Many commercial blueberry fields are irrigated, but mandatory water restrictions may soon limit the availability of irrigation water in several important blueberry growing regions, such as California and eastern Washington. New strategies are needed to maintain fruit quality with less water. Two potential options, including crop thinning and deficit irrigation, were evaluated for two years in a mature planting of ‘Elliott’ blueberry. Treatments included a combination of normal and 50% reduced crop loads and either no drought or 6 weeks of drought (little rain and no irrigation) during early (Stage I-II) and late stages (Stage II-III) of fruit development. Early drought had no effect on yield, while late drought reduced yield at both crop loads by an average of 40% (Figure 1). Crop load reduction had no effect on the water status of the plants or on photosynthesis during drought at either stage of berry development, but, compared to the normal crop load, it increased berry diameter and average berry weight by 2% to 20% (Figure 2). Plants exposed to early drought had greater fruit bud set than those that were well-irrigated, while plants exposed to late drought had lower fruit bud set. Overall, the results suggest that blueberry may be minimally affected by drought during early stages of fruit development, and thinning the crop to 50% may result in larger fruit at harvest when plants are exposed to drought at any stage of fruit development.

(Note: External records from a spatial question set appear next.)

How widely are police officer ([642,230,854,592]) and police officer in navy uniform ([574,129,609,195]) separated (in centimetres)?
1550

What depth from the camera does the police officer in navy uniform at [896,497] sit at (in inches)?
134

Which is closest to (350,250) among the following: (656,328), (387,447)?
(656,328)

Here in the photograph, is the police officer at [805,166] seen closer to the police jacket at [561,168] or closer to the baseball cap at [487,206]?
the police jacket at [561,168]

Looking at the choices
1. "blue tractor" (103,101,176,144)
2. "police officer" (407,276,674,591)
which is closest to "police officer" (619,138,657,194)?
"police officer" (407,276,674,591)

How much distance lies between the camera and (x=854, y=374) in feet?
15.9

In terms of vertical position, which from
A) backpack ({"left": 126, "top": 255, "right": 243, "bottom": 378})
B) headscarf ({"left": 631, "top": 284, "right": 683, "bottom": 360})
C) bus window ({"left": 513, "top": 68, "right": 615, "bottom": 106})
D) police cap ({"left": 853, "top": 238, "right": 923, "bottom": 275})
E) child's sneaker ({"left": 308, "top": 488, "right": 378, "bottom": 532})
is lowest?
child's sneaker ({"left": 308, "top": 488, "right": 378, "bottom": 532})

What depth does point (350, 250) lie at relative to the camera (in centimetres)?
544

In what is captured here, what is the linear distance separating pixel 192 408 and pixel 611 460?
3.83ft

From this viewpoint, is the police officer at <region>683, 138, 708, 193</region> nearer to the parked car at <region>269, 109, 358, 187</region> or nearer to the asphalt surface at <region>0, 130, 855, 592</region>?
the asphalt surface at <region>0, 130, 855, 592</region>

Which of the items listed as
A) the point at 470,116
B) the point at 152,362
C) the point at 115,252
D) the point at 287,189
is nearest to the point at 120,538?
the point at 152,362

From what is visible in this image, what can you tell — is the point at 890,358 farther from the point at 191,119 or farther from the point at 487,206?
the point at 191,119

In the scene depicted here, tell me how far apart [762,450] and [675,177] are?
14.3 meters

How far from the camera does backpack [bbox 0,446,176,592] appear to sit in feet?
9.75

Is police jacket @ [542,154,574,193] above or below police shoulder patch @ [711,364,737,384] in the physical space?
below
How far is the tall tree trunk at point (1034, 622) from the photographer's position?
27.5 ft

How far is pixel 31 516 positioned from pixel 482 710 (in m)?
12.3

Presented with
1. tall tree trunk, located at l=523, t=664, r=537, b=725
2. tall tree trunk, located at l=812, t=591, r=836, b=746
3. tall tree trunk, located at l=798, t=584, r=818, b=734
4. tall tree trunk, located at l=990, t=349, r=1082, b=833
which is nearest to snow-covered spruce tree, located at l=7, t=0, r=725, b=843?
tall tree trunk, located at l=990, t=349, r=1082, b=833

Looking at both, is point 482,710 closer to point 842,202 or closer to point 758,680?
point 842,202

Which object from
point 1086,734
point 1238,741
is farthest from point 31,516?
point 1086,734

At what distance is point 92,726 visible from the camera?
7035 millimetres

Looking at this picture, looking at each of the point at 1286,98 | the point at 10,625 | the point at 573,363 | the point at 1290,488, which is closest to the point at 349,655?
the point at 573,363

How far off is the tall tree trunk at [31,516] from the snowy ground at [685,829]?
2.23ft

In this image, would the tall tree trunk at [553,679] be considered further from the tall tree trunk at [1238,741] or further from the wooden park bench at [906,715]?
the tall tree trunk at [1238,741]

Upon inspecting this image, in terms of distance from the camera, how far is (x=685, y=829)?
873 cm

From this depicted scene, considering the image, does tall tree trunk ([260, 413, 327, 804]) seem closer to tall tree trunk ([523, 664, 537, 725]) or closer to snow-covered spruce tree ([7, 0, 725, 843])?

Figure 1. ‘Elliott’ blueberries during early (A–B) and late stages (C–D) of fruit development. Plants were either well-irrigated (A, C) or exposed to 6 weeks of drought (B, D). Drought during early fruit development reduced berry size initially but had no effect on yield by harvest. Drought during late fruit development, on the other hand, caused considerable damage and reduced yield by 40%.
Figure 2. Diameter of ‘Elliott’ blueberries from plants with normal or light crops that were either well-irrigated (control) or exposed to drought during early or late stages of fruit development.